__AIM OF THE TASK__.
The result should be the lines from the one that contains "10.10.12 Herald" to the final line of the entries below, copied exactly and with no pictures.
[[ DATA TO USE, beginning ]]
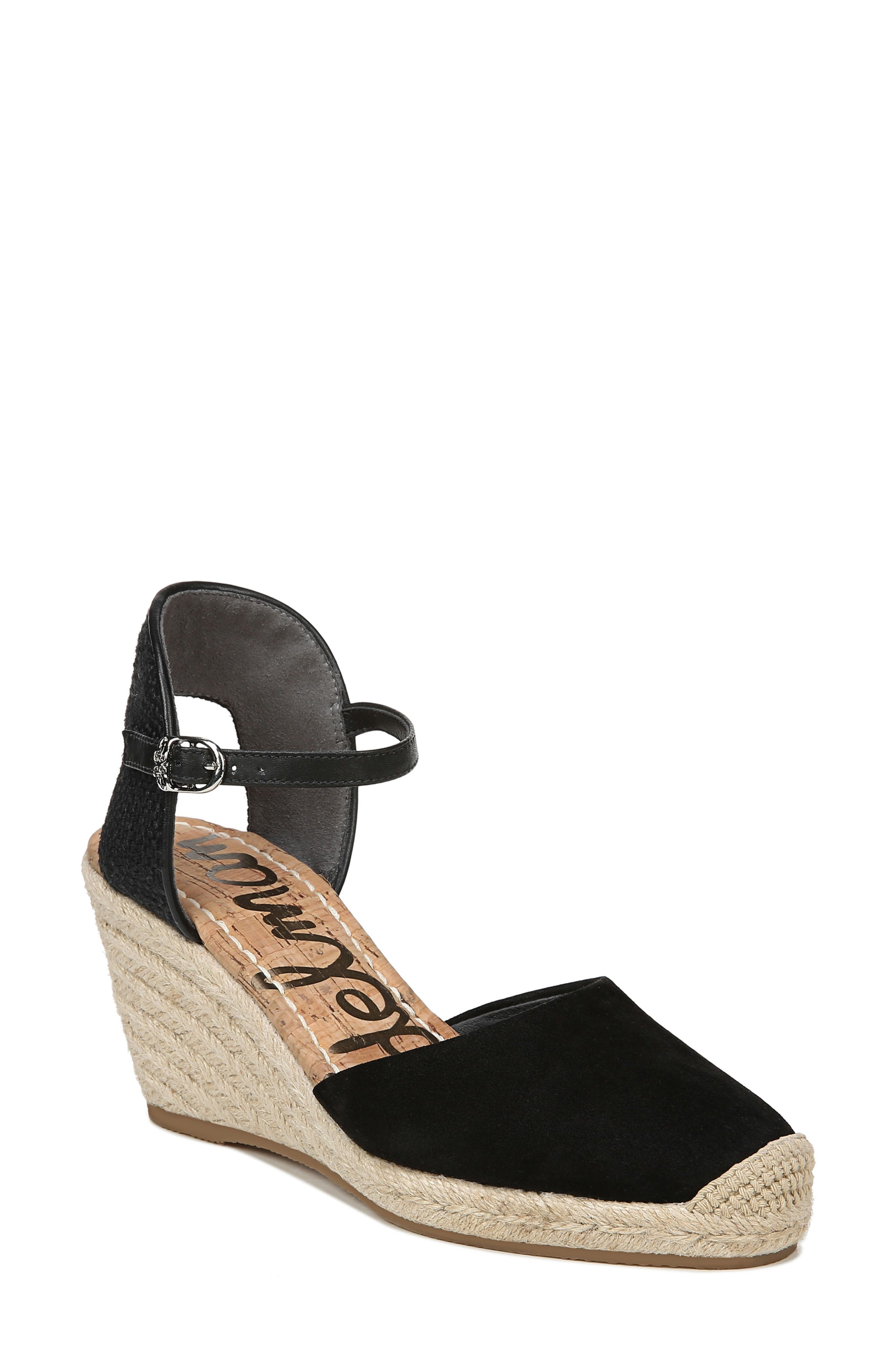 SAM EDELMAN Payton Wedge Sandal, Main, color, BLACK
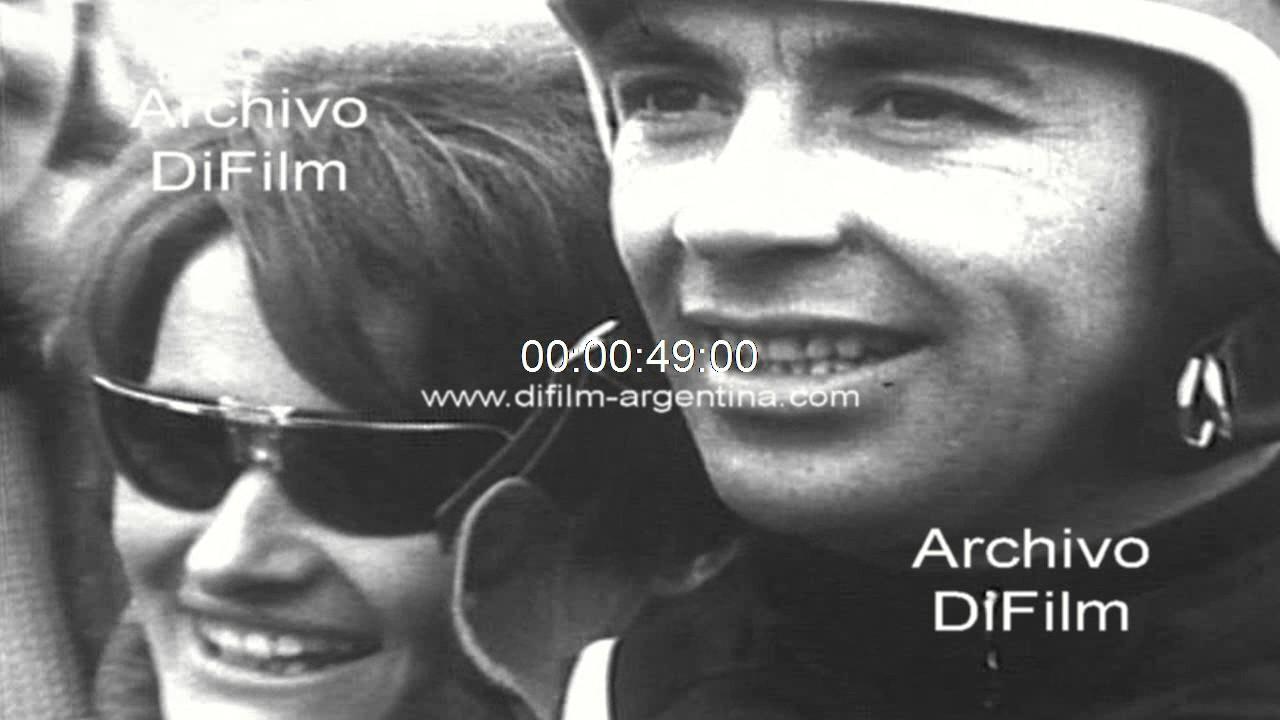 Juegos Olimpicos De Invierno En Grenoble Jean Claude Killy 1968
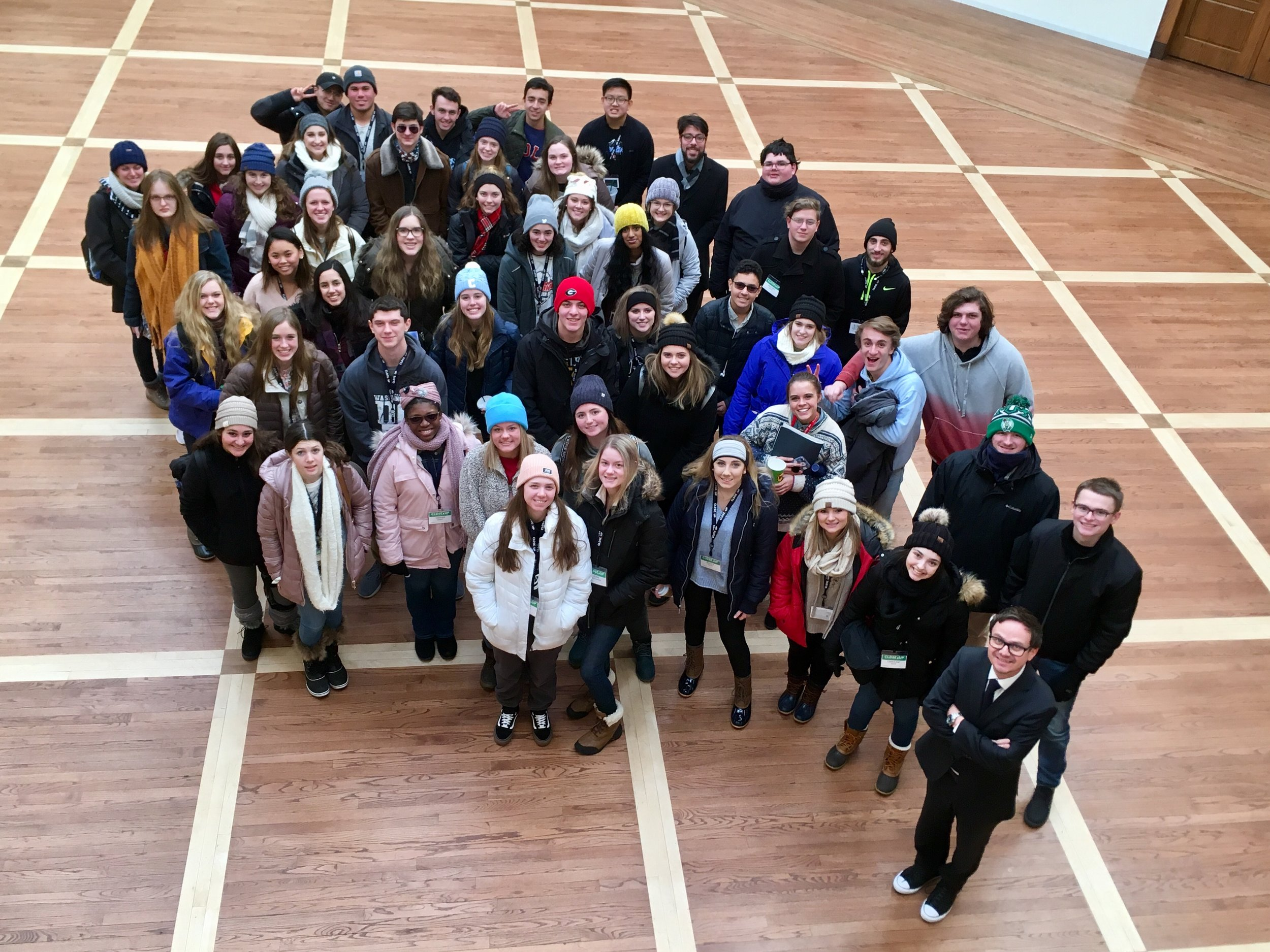 High School students from across the United States in the atrium of the Austrian Embassy.   Photo: Julia Aßl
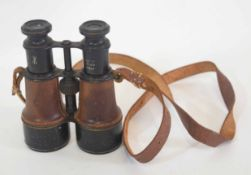 Pair of MKV wide binoculars No 17601, with leather strap and leatherwork to optic, also with War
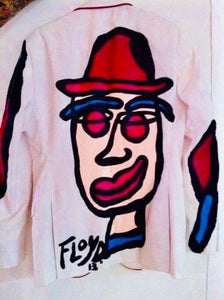 One of a Kind Floyd Art Blazers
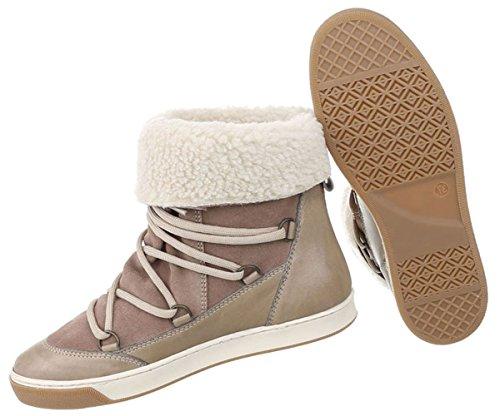 Damen Schuhe Stiefeletten Boots Hellbraun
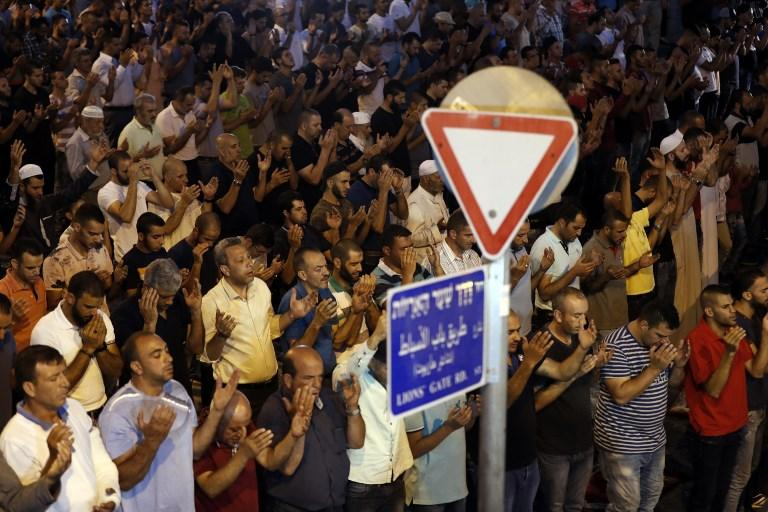 شرطة الاحتلال تنصب كاميرات مراقبة عند مداخل الأقصى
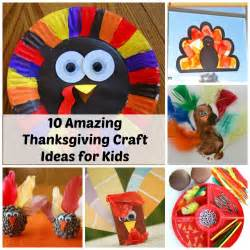 what is thanksgiving kids thanksgiving craft ideas for kids 10 amazing ideas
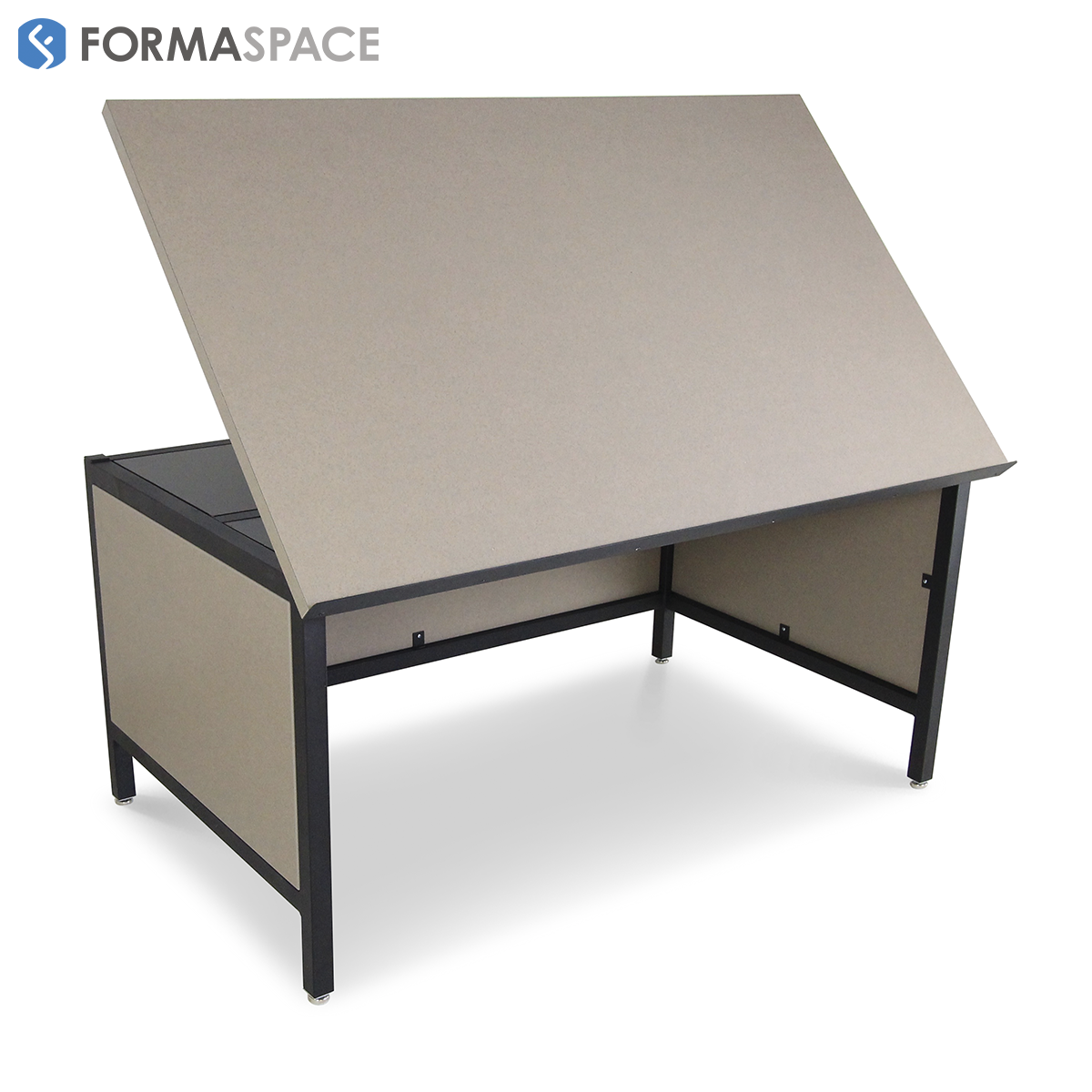 Drafting table with Modesty Panels
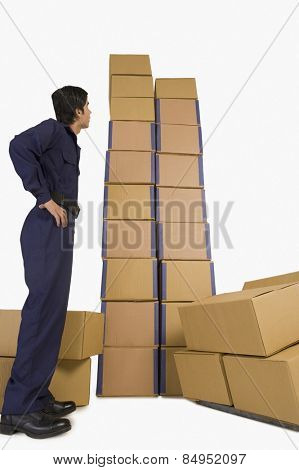 Rear view of a store incharge looking at cardboard boxes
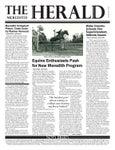 10.10.12 Herald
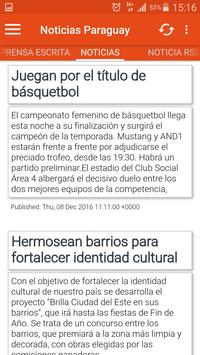 Noticias de Paraguay 2 apk screenshot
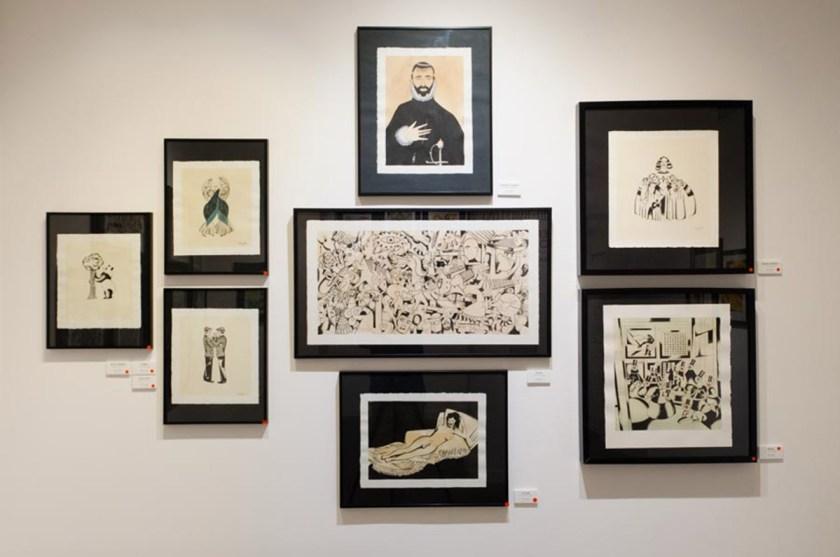 Vista general sala de exposiciones con las obras de Roberto Maján y Sonia Pulido. Foto cortesía: ©La Fiambrera Art Gallery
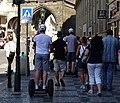 Staré Město, Celetná, Prašná brána, segway (02).jpg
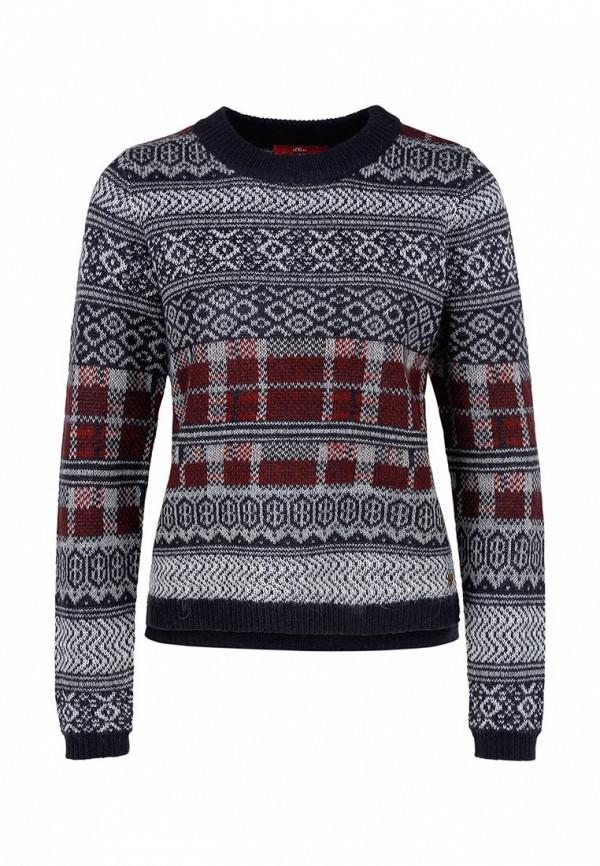 Пуловер s.Oliver (с.Оливер) 14.609.61.6790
[[ DATA TO USE, end ]]
__SOLUTION__.
 10.10.12 Herald
 Noticias de Paraguay 2 apk screenshot
 Vista general sala de exposiciones con las obras de Roberto Maján y Sonia Pulido. Foto cortesía: ©La Fiambrera Art Gallery
 Staré Město, Celetná, Prašná brána, segway (02).jpg
 Пуловер s.Oliver (с.Оливер) 14.609.61.6790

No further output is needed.